If you require more details, please reply to 57922 <at> debbugs.gnu.org.

-- 
57922: https://debbugs.gnu.org/cgi/bugreport.cgi?bug=57922
GNU Bug Tracking System
Contact help-debbugs <at> gnu.org with problems
[Message part 2 (message/rfc822, inline)]
From: Maxim Cournoyer <maxim.cournoyer <at> gmail.com>
To: Ludovic Courtès <ludo <at> gnu.org>
Cc: Josselin Poiret <dev <at> jpoiret.xyz>, 57922-done <at> debbugs.gnu.org
Subject: Re: bug#57922: Shepherd doesn't seem to correctly handle waitpid
 itself
Date: Fri, 23 Sep 2022 13:49:26 -0400
tags 57922 +notabug
thanks

Hi Ludo!

Ludovic Courtès <ludo <at> gnu.org> writes:

[...]

>> What I don't understand that well is that this signal handler could be
>> installed only once when shepherd starts, right?  That way, it wouldn't
>> need to depend on specific start actions being chosen.
>
> The SIGCHLD handler is installed lazily since
> f776de04e6702e18d95152072e78c43441d3ccc3.  The rationale was discussed
> here:
>
>   https://issues.guix.gnu.org/27553
>
> That said, on GNU/Linux, SIGCHLD is actually blocked and instead we rely
> on signalfd(2).  It’s from the main even loop in shepherd.scm that the
> signal handler is called.

I had missed that, thanks for explaining.

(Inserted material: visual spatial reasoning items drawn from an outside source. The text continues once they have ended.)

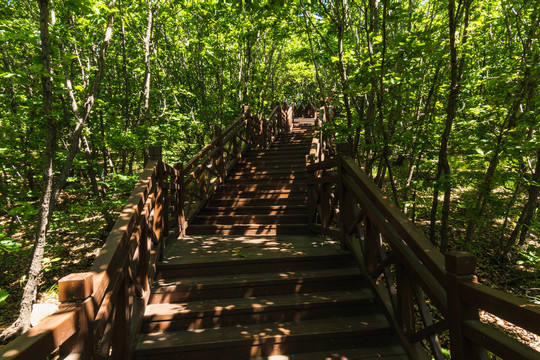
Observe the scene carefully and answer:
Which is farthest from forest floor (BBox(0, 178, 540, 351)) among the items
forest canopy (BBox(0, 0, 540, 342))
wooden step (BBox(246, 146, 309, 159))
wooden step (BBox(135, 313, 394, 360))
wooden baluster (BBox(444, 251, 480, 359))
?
wooden step (BBox(246, 146, 309, 159))

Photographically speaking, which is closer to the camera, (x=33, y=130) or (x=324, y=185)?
(x=324, y=185)

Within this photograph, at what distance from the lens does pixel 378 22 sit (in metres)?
5.06

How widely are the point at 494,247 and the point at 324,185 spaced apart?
271 inches

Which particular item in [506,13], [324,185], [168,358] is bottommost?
[168,358]

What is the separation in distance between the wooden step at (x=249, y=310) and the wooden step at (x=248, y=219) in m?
2.38

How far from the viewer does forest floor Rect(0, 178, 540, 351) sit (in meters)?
5.95

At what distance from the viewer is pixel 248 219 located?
18.7ft

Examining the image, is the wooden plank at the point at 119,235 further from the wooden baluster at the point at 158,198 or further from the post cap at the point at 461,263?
the post cap at the point at 461,263

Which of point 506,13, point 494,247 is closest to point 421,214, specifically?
point 494,247

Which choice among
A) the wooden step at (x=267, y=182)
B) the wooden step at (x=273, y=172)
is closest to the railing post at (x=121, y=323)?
the wooden step at (x=267, y=182)

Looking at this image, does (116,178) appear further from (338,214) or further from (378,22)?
(378,22)

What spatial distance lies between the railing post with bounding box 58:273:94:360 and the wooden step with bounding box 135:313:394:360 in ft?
3.44

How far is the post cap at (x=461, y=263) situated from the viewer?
1.78 meters

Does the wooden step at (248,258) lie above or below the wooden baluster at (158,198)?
below
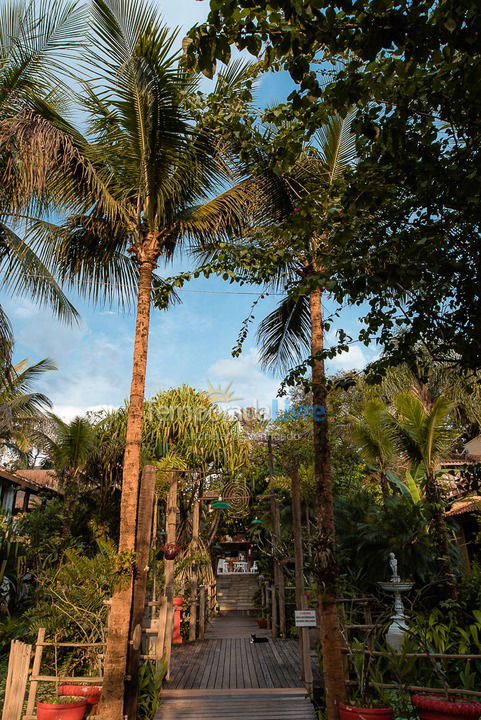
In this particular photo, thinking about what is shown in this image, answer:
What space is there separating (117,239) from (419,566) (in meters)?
7.84

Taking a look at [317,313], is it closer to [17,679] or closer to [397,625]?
[397,625]

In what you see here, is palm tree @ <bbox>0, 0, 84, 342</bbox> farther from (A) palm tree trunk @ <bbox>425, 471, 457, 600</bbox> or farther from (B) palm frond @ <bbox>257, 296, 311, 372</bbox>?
(A) palm tree trunk @ <bbox>425, 471, 457, 600</bbox>

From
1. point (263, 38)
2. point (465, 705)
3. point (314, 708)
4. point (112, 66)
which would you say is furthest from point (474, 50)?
point (314, 708)

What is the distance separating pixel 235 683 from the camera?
26.3ft

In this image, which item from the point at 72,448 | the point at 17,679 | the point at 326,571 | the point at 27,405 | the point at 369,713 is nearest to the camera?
the point at 369,713

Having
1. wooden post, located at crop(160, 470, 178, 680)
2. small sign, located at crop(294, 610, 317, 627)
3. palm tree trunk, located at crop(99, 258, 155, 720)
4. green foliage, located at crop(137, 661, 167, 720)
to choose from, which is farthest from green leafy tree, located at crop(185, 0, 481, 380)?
wooden post, located at crop(160, 470, 178, 680)

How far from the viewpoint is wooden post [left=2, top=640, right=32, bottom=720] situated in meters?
5.65

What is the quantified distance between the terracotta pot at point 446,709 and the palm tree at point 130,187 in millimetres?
3184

>>> Here's a small reproducer to apply on our code base:
>>>
>>> --8<---------------cut here---------------start------------->8---
>>> modified   gnu/services/telephony.scm
>>> @@ -685,13 +685,7 @@ (define (archive-name->username archive)
>>>
>>>                      ;; Finally, return the PID of the daemon process.
>>>                      daemon-pid))
>>> -               (stop
>>> -                #~(lambda (pid . args)
>>> -                    (kill pid SIGKILL)
>>> -                    ;; Wait for the process to exit; this prevents overlapping
>>> -                    ;; processes when issuing 'herd restart'.
>>> -                    (waitpid pid)
>>> -                    #f))))))))
>>> +               (stop #~(make-kill-destructor))))))))
>
> I think the main difference between these two is that the first one uses
> SIGKILL while the second one uses SIGTERM.
>
> You could try #~(make-kill-destructor SIGKILL) to get the same effect.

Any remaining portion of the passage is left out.